After a peace deal was signed in 2005 to herald the end of that conflict and the sudden death of its leader John Garang, the SPLM appointed Mr Machar as the vice-president of the regional South Sudanese government.
In a sign of the enormous influence he wielded, Mr Machar retained the post after South Sudan became independent in 2011 until his dismissal in 2013.
Later that year, President Salva Kiir accused him of plotting a coup, which prompted him to flee the capital, Juba.
He denied the allegation, but it triggered a civil war which killed tens of thousands of people and left some two million homeless.
After protracted negotiations by regional mediators, Mr Machar has been sworn in again as vice-president and says he aims to help rebuild the world's youngest country that has been devastated by the conflict.
Coming from South Sudan's second largest ethnic group, the gap-toothed Mr Machar's presence in the upper echelons of power was seen as vital to promote ethnic unity with the Dinka majority.
Recalling meeting him in 2005, BBC Africa's David Amanor said he had a commanding physique.
"He's got a steely but also gentle look. He's well-spoken and well-educated," he said.
At the time, Mr Machar had swapped his military fatigue for an English suit, playing the role of a mediator between the Ugandan government and the Lord's Resistance Army (LRA) rebel movement.
He saw the LRA as a major threat, believing that it could destabilise South Sudan, where it had military camps.
Although the peace initiative failed, Mr Machar - now married to South Sudanese politician Angelina Teny - was impressive as a mediator.
"He showed immense patience - the skills of a diplomat," recalled Mr Amanor, who covered the talks.
'Prophet of doom'
But critics say he also showed his ruthless side when he backed government forces in their fight against prominent South Sudan rebel leader George Athor, who was accused of waging a new "proxy war" on behalf of the Khartoum government, which it denied.
In December 2011 - some five months after independence - Mr Machar announced that Mr Athor had been killed near the Sudan-South Sudan border.
Riek Machar: At a glance
- Studied at UK's University of Bradford, obtaining a PhD in philosophy and strategic planning in 1984
- Married UK aid worker Emma McCune in 1991; she died while pregnant
- Switched sides on several occasions during the north-south conflict as he sought to strengthen his position and that of his Nuer ethnic group
- Sacked as South Sudan's vice-president in July 2013
- Denied he was plotting a coup in December 2013 - but his fallout with President Kiir led to more than two-years of conflict
- Sworn in again as vice-president in April 2016 as part of an internationally brokered peace deal
For his SPLM critics, Mr Machar was becoming too powerful when President Kiir sacked him from the government.

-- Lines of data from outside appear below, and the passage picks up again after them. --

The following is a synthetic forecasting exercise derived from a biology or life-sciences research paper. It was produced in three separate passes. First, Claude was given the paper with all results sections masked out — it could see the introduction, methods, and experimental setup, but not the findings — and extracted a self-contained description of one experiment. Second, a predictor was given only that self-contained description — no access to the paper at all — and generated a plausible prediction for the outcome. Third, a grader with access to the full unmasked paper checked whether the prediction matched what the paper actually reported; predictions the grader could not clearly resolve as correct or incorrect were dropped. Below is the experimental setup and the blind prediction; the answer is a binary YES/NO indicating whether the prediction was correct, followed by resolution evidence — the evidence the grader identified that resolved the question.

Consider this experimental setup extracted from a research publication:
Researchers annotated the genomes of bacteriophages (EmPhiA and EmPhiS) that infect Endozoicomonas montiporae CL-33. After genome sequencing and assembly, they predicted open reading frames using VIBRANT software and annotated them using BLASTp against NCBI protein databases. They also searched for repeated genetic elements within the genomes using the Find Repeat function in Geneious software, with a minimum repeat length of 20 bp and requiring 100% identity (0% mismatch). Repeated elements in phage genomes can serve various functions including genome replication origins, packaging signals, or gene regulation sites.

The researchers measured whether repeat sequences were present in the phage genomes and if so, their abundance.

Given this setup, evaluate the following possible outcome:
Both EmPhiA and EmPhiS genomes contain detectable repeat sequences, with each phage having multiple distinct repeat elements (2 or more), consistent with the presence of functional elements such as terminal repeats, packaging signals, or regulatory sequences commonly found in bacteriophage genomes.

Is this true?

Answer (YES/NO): YES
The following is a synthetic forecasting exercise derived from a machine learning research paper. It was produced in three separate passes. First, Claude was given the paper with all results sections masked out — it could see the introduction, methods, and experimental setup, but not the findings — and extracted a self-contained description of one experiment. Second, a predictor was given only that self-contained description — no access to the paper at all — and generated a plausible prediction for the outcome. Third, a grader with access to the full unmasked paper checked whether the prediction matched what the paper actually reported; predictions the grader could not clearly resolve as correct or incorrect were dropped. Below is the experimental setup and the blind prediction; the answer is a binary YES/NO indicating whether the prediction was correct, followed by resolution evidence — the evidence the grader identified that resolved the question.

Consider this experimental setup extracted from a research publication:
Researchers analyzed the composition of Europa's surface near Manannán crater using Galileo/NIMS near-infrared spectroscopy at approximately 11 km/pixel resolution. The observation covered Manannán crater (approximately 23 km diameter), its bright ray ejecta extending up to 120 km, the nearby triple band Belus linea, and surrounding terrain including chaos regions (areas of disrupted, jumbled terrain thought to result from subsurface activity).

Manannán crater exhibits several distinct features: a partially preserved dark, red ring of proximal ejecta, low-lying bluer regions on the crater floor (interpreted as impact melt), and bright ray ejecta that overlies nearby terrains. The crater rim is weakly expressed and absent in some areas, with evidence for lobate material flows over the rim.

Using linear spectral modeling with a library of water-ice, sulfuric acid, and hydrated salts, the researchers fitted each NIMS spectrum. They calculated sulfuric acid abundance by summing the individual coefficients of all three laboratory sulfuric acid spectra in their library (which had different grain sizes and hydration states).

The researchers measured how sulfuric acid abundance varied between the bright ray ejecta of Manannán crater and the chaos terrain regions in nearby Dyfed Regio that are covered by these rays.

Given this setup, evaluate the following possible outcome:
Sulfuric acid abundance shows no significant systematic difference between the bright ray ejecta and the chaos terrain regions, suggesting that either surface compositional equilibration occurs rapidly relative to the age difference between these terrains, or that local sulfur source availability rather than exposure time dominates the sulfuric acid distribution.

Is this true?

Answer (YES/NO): NO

Mr Kiir labelled him as a "prophet of doom", continuing his actions of the past - an apparent reference to the fact that he had challenged the authority of Mr Garang, the SPLM's founding leader, in the early 1990s.
Despite high-profile mediation efforts by then-Kenyan President Daniel arap Moi and US congressmen, Mr Machar refused to sign a peace declaration with Mr Garang, who was lionised by SPLM fighters at the time.
This was seen as a major blow to efforts by many African and Western governments to present a united front against the Islamist-led government of Sudan's President Omar al-Bashir.
By then leading a breakaway rebel group, Mr Machar signed a peace accord with Mr Bashir's government in 1997.
It gave him his first taste of state power, with his appointment as an assistant to President Bashir, but he quit not long afterwards re-launching a rebellion.
However, Mr Garang's SPLM remained deeply suspicious of him, accusing him of receiving covert support from the Khartoum government - a charge he denied.
In 2002, he finally buried the hatchet with Mr Garang, rejoining the SPLM.
Now, he has returned to the centre of power, possibly calculating his next move to achieve his long-held ambition of becoming president.
It is a far cry from the days when he was a student in the UK, obtaining a PhD in philosophy and strategic planning from the University of Bradford in the mid-1980s.
It was also a time of political revolt in his homeland with the SPLM having just been formed to campaign against northern rule.
Mr Machar chose to join the fight - and has never looked back.